This interconnectedness highlights the potential impact of Donald Trump's re-election. With his self-declared title of ‘Tariff Man’ and his strong, protectionist policies, a second term could structurally intensify the trend of trade fragmentation, heightening tensions, particularly between the United States and China, the world's two largest economies. 

 

But how much should this scenario concern us? During his first term, Trump took an aggressive approach to trade with China, imposing tariffs on hundreds of billions of dollars of Chinese goods, which prompted retaliations from China. This trade war led to a partial reduction in U.S. imports from China but had only a modest effect on the trade deficit, as American exports to Beijing also decreased. Meanwhile, China has closed itself off further from the rest of the world. As a result (with China representing nearly 20% of global GDP), the metric that measures global trade has stalled. 

 

However, the key takeaway is that excluding China, global trade as a percentage of GDP does not show signs of significant decline. Trade among groups of "similar" countries, in terms of regional proximity or trade and political agreements (e.g., the G-7), is actually growing, with connector countries like Vietnam, India, and Mexico facilitating trade between major blocs, as shown in a recent IMF paper

 

This underscores the resilience of global value chains developed over the past three decades—a resilience highlighted by a recent IEP study on the impact of maritime trade disruptions.
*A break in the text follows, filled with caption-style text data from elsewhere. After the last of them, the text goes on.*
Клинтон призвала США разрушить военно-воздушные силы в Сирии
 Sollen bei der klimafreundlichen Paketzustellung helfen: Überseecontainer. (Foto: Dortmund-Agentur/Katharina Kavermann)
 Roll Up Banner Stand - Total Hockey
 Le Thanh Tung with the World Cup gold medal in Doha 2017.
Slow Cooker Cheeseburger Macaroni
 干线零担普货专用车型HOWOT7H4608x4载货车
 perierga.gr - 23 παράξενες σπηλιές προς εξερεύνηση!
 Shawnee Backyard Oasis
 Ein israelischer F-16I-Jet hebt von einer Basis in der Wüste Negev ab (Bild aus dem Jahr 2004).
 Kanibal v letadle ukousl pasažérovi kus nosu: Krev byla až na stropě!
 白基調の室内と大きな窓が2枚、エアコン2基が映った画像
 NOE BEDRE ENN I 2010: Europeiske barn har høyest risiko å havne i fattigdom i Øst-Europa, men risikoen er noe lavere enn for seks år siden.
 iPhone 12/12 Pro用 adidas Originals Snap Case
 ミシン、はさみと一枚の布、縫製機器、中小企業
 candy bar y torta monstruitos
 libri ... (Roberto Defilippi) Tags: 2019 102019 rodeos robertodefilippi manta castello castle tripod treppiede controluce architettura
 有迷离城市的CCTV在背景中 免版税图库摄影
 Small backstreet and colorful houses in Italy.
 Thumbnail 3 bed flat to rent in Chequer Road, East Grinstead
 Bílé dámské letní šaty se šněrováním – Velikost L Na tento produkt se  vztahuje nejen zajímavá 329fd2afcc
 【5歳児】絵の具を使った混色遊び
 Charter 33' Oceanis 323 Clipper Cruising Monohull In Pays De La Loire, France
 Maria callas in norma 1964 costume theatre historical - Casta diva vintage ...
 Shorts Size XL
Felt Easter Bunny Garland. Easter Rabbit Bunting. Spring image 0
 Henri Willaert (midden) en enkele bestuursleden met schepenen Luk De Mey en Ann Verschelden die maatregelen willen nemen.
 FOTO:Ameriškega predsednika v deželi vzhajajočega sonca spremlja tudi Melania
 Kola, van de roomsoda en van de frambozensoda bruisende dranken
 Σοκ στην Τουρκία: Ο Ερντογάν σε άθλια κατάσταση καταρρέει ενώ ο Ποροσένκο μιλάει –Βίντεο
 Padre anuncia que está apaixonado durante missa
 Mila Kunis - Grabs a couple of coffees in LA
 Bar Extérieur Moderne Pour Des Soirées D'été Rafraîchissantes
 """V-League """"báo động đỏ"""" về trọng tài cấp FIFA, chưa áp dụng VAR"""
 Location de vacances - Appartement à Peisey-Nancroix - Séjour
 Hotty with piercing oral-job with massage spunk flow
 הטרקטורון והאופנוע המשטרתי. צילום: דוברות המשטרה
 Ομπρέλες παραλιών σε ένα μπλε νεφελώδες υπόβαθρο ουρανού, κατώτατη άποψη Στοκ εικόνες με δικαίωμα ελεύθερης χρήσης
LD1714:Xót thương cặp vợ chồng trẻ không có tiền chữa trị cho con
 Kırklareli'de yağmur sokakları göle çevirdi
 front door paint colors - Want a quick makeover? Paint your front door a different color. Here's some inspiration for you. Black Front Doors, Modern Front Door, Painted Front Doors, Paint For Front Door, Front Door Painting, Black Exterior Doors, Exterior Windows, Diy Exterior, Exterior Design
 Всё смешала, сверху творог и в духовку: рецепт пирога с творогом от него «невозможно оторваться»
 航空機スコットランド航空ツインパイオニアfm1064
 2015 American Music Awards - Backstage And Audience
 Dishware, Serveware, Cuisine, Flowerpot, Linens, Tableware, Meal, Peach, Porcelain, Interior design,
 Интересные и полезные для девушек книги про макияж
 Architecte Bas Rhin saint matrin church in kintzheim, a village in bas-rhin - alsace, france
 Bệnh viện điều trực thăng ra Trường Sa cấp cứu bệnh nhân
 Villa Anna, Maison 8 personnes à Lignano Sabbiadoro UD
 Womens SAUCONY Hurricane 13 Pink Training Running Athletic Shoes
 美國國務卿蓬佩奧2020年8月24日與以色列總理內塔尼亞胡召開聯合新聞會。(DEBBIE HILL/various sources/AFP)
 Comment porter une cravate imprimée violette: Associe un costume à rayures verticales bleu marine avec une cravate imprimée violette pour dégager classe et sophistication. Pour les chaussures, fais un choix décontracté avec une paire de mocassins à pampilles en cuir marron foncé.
Shipping accounts for over 80% of total global trade volume (UNCTAD, 2021), and China plays a critical role, with its ports handling 13% of global exports and 27% of global imports between 2019 and 2023. Ports like Shanghai and Ningbo alone account for 56% of China’s imports and 67% of its exports, making them essential to the flow of goods across continents. 

 

Given this level of integration, any major negative shock to a Chinese port (such as a hurricane, as considered in the study) could theoretically have a heavy impact on global supply chains. However, the study suggests that global market integration is a strength, not a risk. Well-functioning global value chains allow for diversified sourcing and production, enabling swift economic recovery after disruptions and minimizing delays and financial losses. 

 

Consequently, the push for further "decoupling" from China—likely to emerge in a second Trump term—could lead the U.S. to establish alternative trade partnerships and China to reinforce its trade networks, particularly with Asia and Africa, for diversification. This polarization may create two competing trade blocs, but it would not necessarily have a disruptive effect on global trade, aside from the short-term inflationary costs of reorienting production to other suppliers. 

 

This relatively contained impact would depend on whether "connector" countries remain free to facilitate trade flows between regions. However, if the U.S. were to impose secondary tariffs on countries maintaining relations with both it and China, further isolating the latter, it would risk a significant deterioration in global trade flows, with serious negative implications for global growth. 

 

As for Europe, the best course of action is to strengthen trade partnerships with non-EU countries, particularly in Africa and Latin America, by furthering the Global Gateway strategy. As discussed in another IEP publication, foreign partners could benefit from rising demand for goods and services in one of the world’s largest markets. In turn, the EU would expand and diversify its supplier network, including better access to critical raw materials. Conversely, a European response focused on increasing protectionism or self-sufficiency could disrupt decades of market integration and trade agreements, hindering productivity and affecting growth across the continent. 

 

Reflecting on this issue is now crucial for Europe. 

tariff man

The 2016-2020 trade war led to a partial reduction in U.S. imports from China but had only a modest effect on the trade deficit, as American exports to Beijing also decreased. Meanwhile, China has closed itself off further from the rest of the world 

IEP@BU does not express opinions of its own. The opinions expressed in this publication are those of the authors. Any errors or omissions are the responsibility of the authors.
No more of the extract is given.